In acute and subacute cases of low back pain, acupuncture demonstrated a decrease in pain intensity with an increase in overall improvement compared to NSAID therapy. That means improved pain outcomes, without the risks associated with pain medication2.
In chronic low back pain, acupuncture reduced pain severity immediately following the treatment as well as for up to 12 weeks after the session2. When evaluating changes to low-back function, researchers found that acupuncture was associated with improved function compared to NSAIDs, analgesics and muscle relaxants and the placebo (non-penetrating acupuncture needles)2
Based on the review of evidence, The American College of Physicians (ACP) developed the following recommendations for clinical treatment of low back pain:
“Given that most patients with acute or subacute low back pain improve over time regardless of treatment, clinicians and patients should select nonpharmacologic treatment with superficial heat (moderate-quality evidence), massage, acupuncture, or spinal manipulation (low-quality evidence). If pharmacologic treatment is desired, clinicians and patients should select nonsteroidal anti-inflammatory drugs or skeletal muscle relaxants (moderate-quality evidence). (Grade: strong recommendation)2”
“For patients with chronic low back pain, clinicians and patients should initially select nonpharmacologic treatment with exercise, multidisciplinary rehabilitation, acupuncture, mindfulness-based stress reduction (moderate-quality evidence), tai chi, yoga, motor control exercise, progressive relaxation, electromyography biofeedback, low-level laser therapy, operant therapy, cognitive behavioral therapy, or spinal manipulation (low-quality evidence). (Grade: strong recommendation)2”

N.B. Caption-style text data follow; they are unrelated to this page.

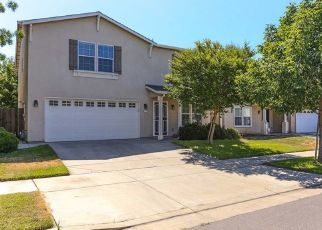 Pre Foreclosure in Merced 95341 PYRAMID AVE - Property ID: 937561909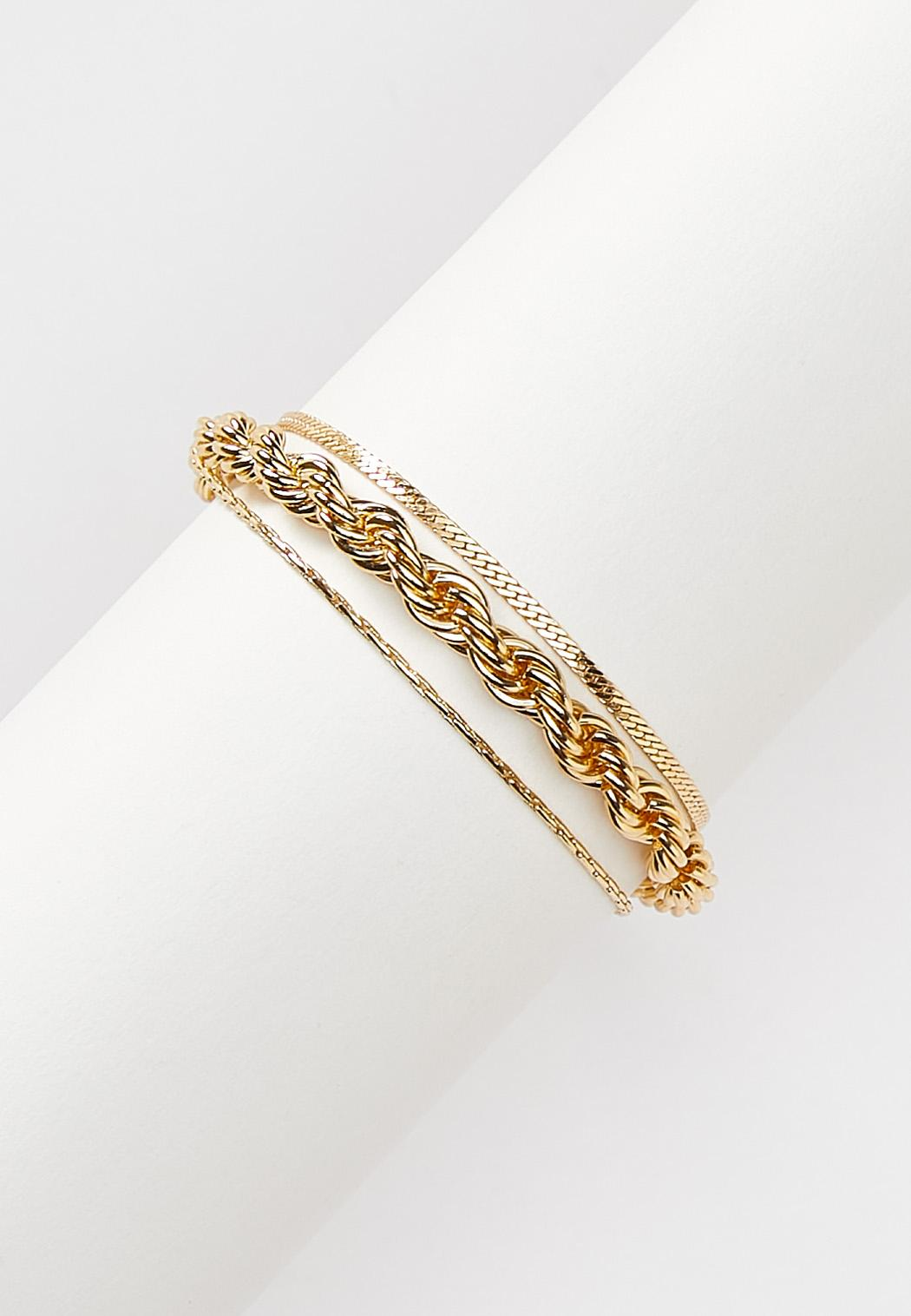 Mixed Chain Bracelet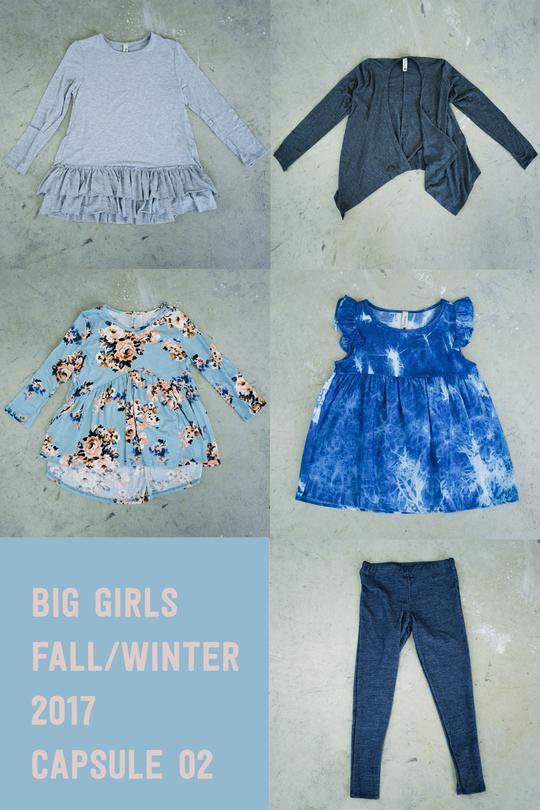 wildly_big_girls_fall_winter_2017-02_1_540x.jpg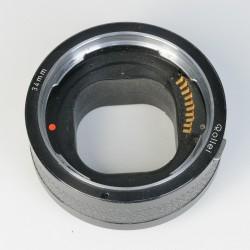 Occasion: Rolleiflex SLX + 6000 tussenring 34 mm
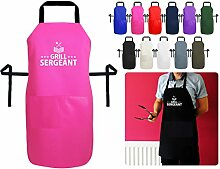 Grill Sergeant BBQ und Kochen Schürze–Military, Design inspiriert–Luxus British Made Schürze mit Tasche, b. Bubblegum Pink Cotton, Large 90cm x 70cm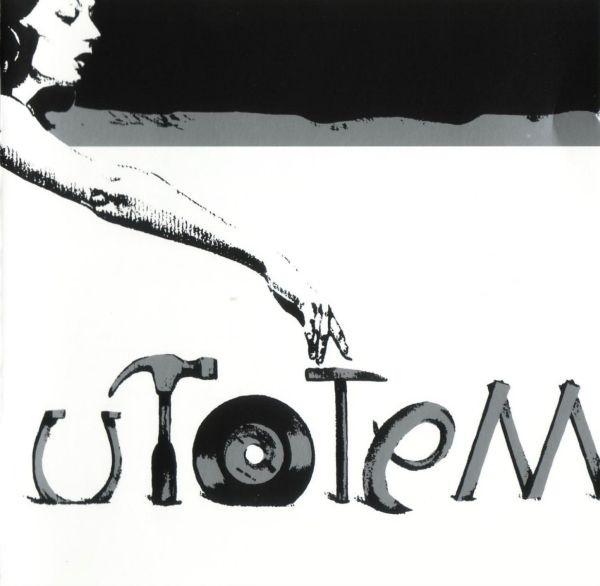 U Totem — U Totem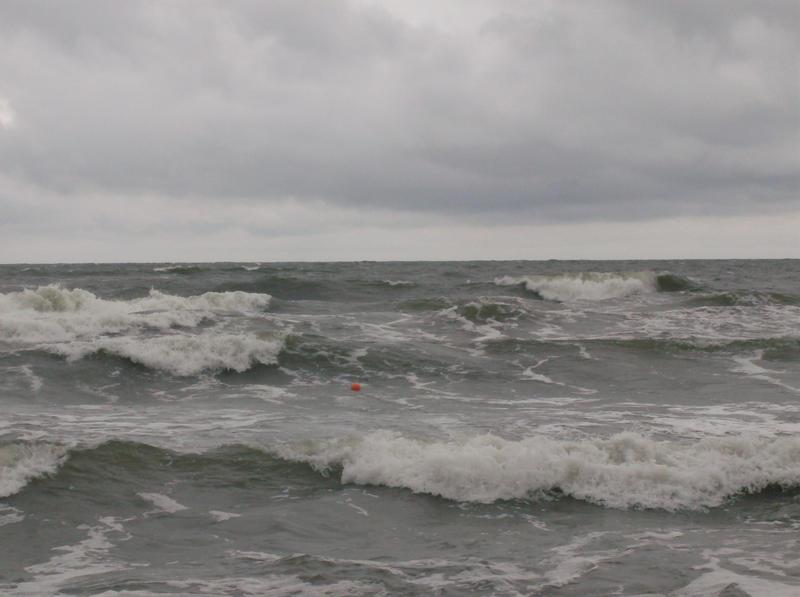 stormy weather 20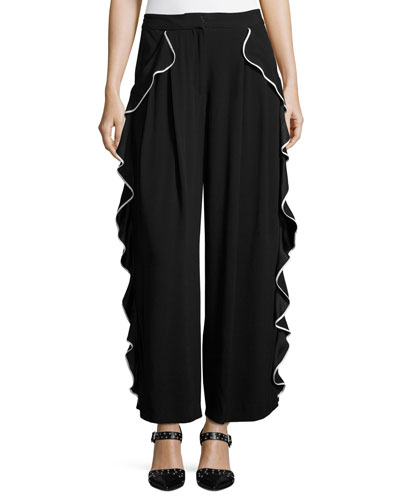 Tipped Ruffle-Trim Pants, Black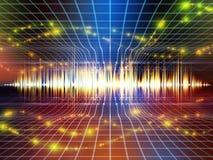 Music Analyzer Royalty Free Stock Images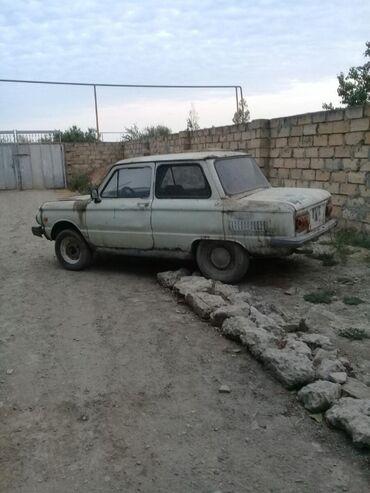 zaz 968m - Azərbaycan: ZAZ 968 Zaporozhec 1.2 l. 1992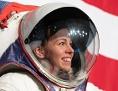 Neuer Raumanzug der NASA
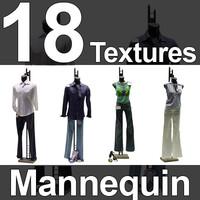 18-Mannequin-Textures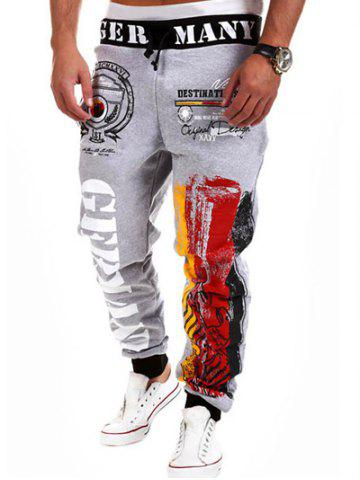 Discount Loose Fit Stylish Lace-Up Splash-Ink Letters Print Beam Feet Polyester Sweatpants For Men LIGHT GRAY L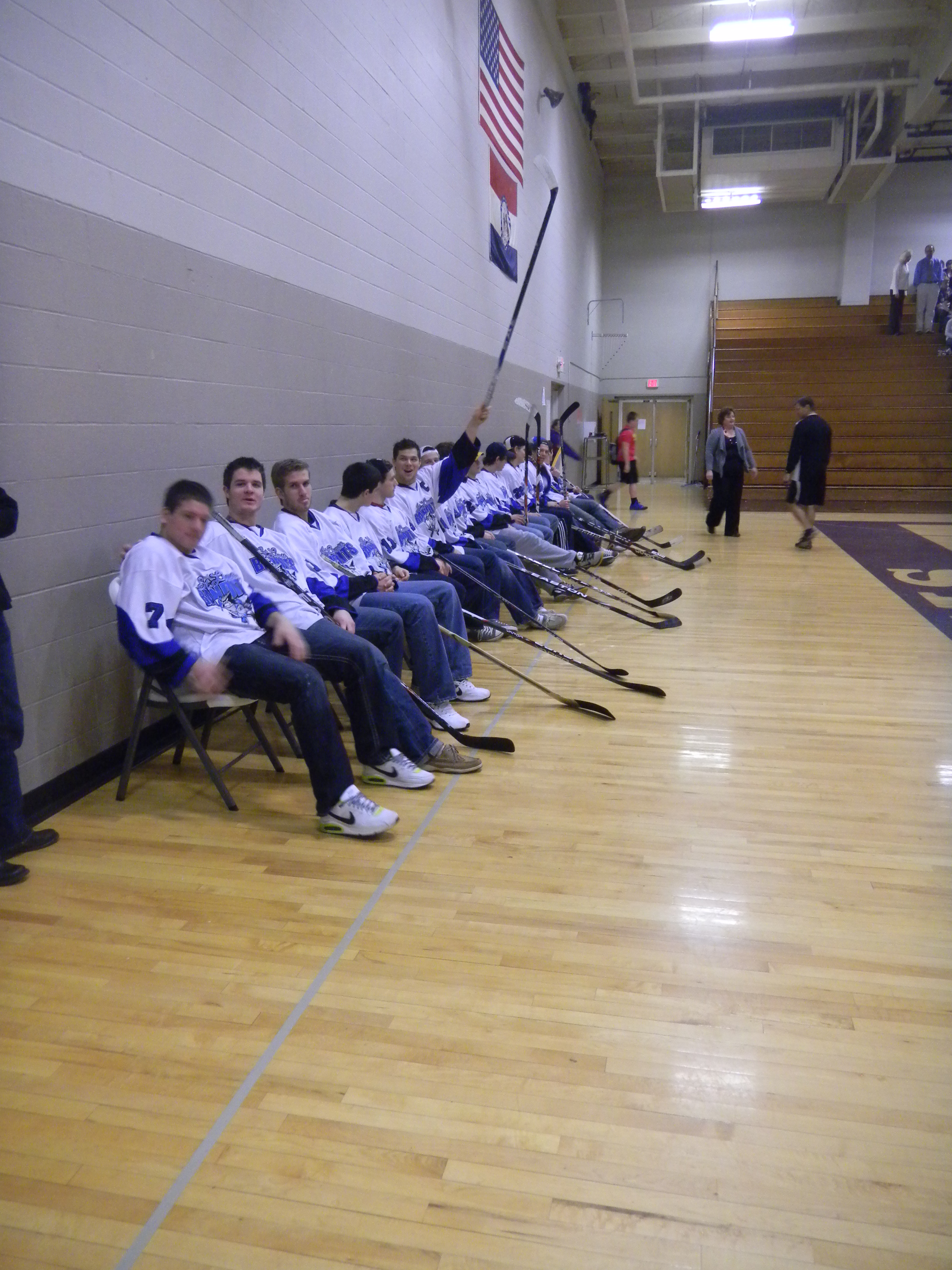 St. Louis Bandits visit to Troy Middle School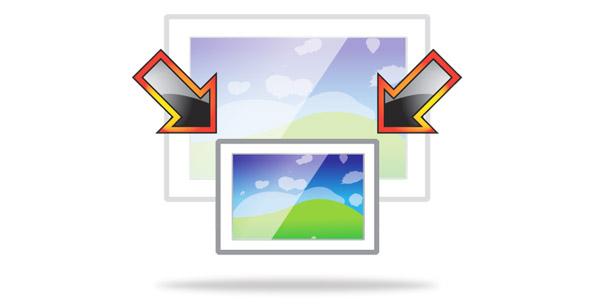 تغییر اندازه گروهی تصاویر در ویندوز 10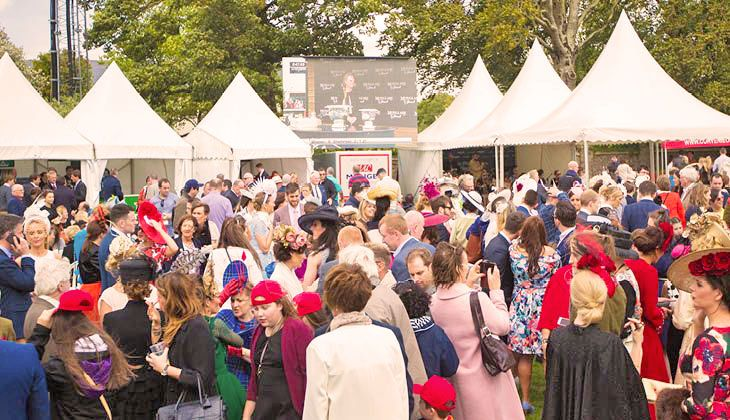 Kildare's Food heritage - food fair and The Curragh Garden Plaza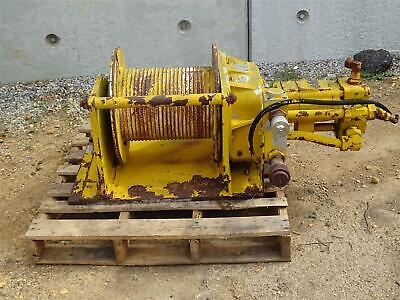Samiia Hydraulic Winch 2620dan 50 Mmm Max Cap 130m Diam 13.5mm Hb850406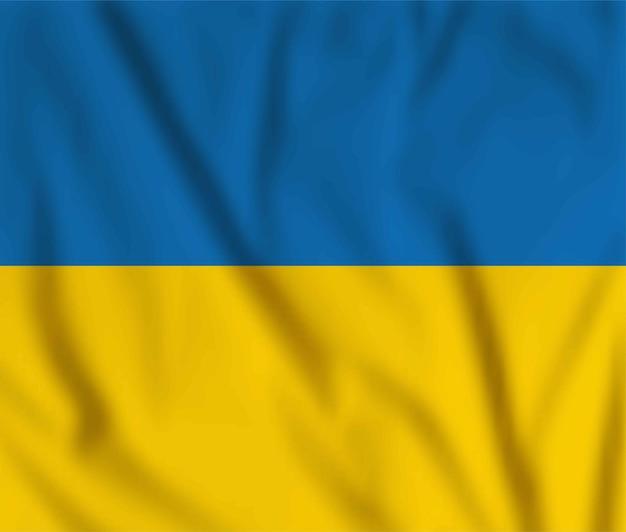 Vektor wehende flagge der ukraine. gelbes und blaues nationales ukrainisches symbol. frohe unabhängigkeit, tag der verfassung constitution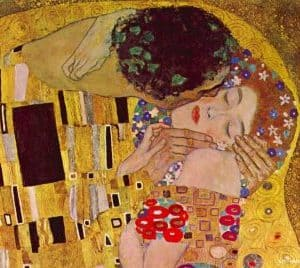 simboismo-Klimt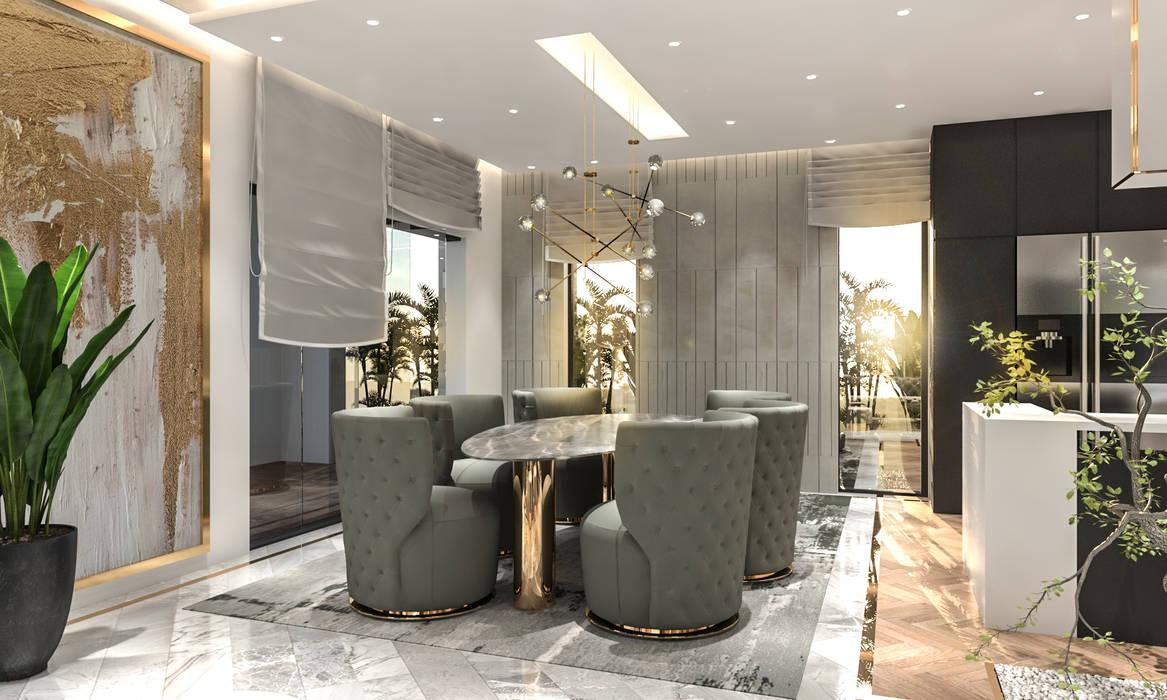 Salle à manger moderne par Saif Mourad Creations Moderne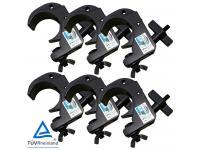 Duratruss DT Snap Clamp 6er-Set black für 50mm Rohr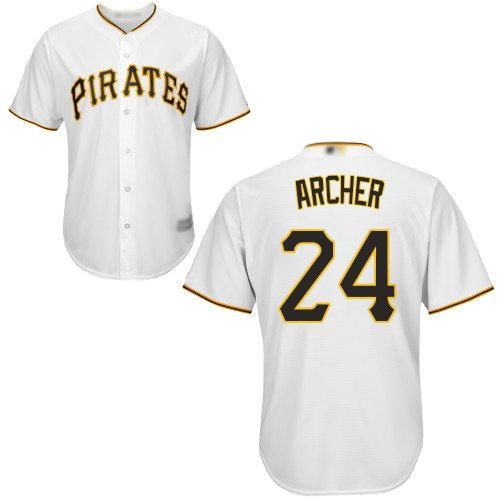 Pirates #24 Chris Archer White Cool Base Stitched Youth Baseball Jersey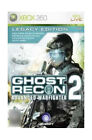 Tom Clancy's Ghost Recon Advanced Warfighter 2 (Microsoft Xbox 360, 2007)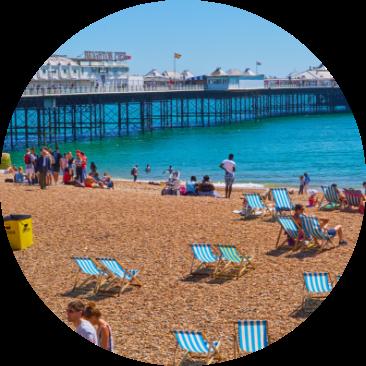 Photo of Brighton beach, one of the UK's most stylish cities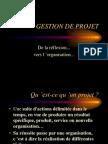 CRgestion de projet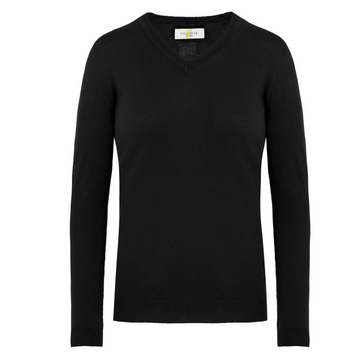 CALLIDAE The V Neck Sweater in Black - Women's XS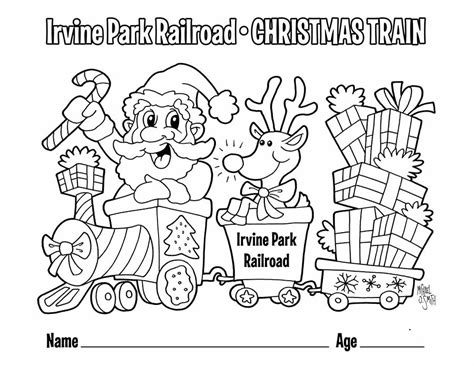 Christmas Train Coloring Pages Dikma Info Dikma Info Childrens Colouring In L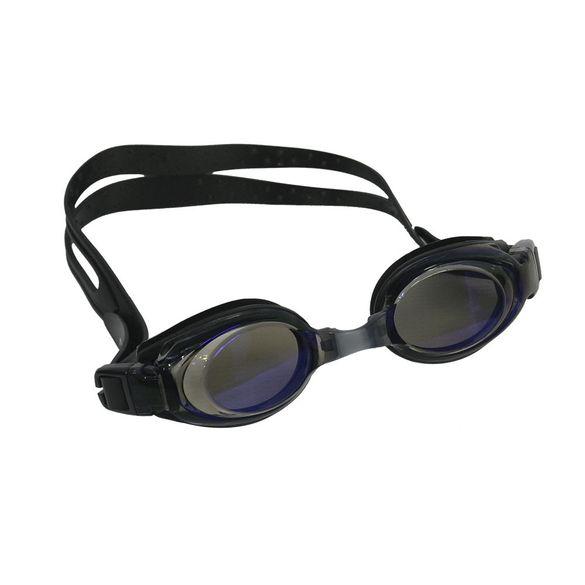 043580-oculos-de-natacao-astro-nautika-preto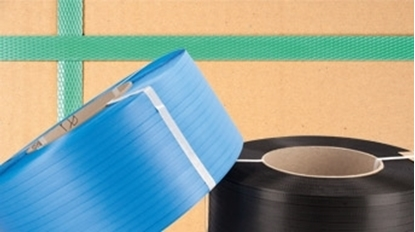 Picture of PLASTIC STRAPPING (PP)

“In patients with chronic low back pain who have had an inadequate response to nonpharmacologic therapy, clinicians and patients should consider pharmacologic treatment with nonsteroidal anti-inflammatory drugs as first-line therapy, or tramadol or duloxetine as second-line therapy. Clinicians should only consider opioids as an option in patients who have failed the aforementioned treatments and only if the potential benefits outweigh the risks for individual patients and after a discussion of known risks and realistic benefits with patients. (Grade: weak recommendation, moderate-quality evidence)2”
Australia does tend to take its lead from the US – will health care providers take these recommendations into consideration when addressing the four million Australians who experience back pain?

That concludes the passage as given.